1. `Sampler(::Type{MyRNG}, ::S, ::Repetition)`, which returns an object of type say `SamplerS`
2. `rand(rng::MyRNG, sp::SamplerS)`

It can happen that `Sampler(rng::AbstractRNG, ::S, ::Repetition)` is already defined in the `Random` module. It would then be possible to skip step 1) in practice (if one wants to specialize generation for this particular RNG type), but the corresponding `SamplerS` type is considered as internal detail, and may be changed without warning.
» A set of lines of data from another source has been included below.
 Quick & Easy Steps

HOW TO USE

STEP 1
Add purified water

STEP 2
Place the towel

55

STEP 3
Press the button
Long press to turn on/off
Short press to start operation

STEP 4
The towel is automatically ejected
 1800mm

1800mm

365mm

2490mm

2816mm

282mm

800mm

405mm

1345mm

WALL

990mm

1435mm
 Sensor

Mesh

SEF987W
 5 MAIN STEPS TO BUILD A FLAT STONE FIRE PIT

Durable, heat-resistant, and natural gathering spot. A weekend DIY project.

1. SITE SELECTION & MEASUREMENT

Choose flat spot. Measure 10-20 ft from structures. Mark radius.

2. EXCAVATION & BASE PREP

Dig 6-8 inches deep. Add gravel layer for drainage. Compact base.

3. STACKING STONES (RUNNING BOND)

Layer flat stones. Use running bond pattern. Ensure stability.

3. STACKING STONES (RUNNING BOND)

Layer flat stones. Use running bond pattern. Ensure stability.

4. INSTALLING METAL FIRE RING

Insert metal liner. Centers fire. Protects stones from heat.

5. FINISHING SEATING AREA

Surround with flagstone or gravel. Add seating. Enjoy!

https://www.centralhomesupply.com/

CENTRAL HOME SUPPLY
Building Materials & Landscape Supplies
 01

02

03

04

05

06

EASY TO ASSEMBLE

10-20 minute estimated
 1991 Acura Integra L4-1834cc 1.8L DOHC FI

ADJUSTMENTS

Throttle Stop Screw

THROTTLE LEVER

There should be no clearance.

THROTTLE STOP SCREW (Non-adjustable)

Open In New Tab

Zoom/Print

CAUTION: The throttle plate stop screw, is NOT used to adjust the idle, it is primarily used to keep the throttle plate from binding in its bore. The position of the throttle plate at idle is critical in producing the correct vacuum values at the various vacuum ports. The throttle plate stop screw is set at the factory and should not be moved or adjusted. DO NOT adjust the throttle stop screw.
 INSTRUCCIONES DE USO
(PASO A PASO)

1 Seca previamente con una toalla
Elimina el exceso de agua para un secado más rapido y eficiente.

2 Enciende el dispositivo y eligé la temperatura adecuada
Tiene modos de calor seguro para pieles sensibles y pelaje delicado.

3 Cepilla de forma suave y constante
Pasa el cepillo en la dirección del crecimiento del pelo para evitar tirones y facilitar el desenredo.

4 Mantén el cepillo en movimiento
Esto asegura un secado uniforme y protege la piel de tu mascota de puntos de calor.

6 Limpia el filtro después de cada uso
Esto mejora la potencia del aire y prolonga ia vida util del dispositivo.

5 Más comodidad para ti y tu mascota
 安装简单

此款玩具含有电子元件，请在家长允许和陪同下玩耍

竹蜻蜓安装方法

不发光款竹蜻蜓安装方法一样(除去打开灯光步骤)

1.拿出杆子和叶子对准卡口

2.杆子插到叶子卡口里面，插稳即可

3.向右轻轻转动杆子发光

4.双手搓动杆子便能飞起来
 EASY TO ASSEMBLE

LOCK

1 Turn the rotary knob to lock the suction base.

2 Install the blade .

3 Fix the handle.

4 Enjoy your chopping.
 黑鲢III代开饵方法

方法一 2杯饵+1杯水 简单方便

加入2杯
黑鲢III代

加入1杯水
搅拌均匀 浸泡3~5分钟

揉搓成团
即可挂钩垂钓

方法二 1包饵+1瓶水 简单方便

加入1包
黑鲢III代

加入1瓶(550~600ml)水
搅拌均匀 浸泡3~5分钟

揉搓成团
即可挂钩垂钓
#### Specializing array generation

In some cases, for a given RNG type, generating an array of random values can be more efficient with a specialized method than by merely using the decoupling technique explained before. This is for example the case for `MersenneTwister`, which natively writes random values in an array.

To implement this specialization for `MyRNG` and for a specification `s`, producing elements of type `S`, the following method can be defined: `rand!(rng::MyRNG, a::AbstractArray{S}, ::SamplerS)`, where `SamplerS` is the type of the sampler returned by `Sampler(MyRNG, s, Val(Inf))`. Instead of `AbstractArray`, it's possible to implement the functionality only for a subtype, e.g. `Array{S}`. The non-mutating array method of `rand` will automatically call this specialization internally.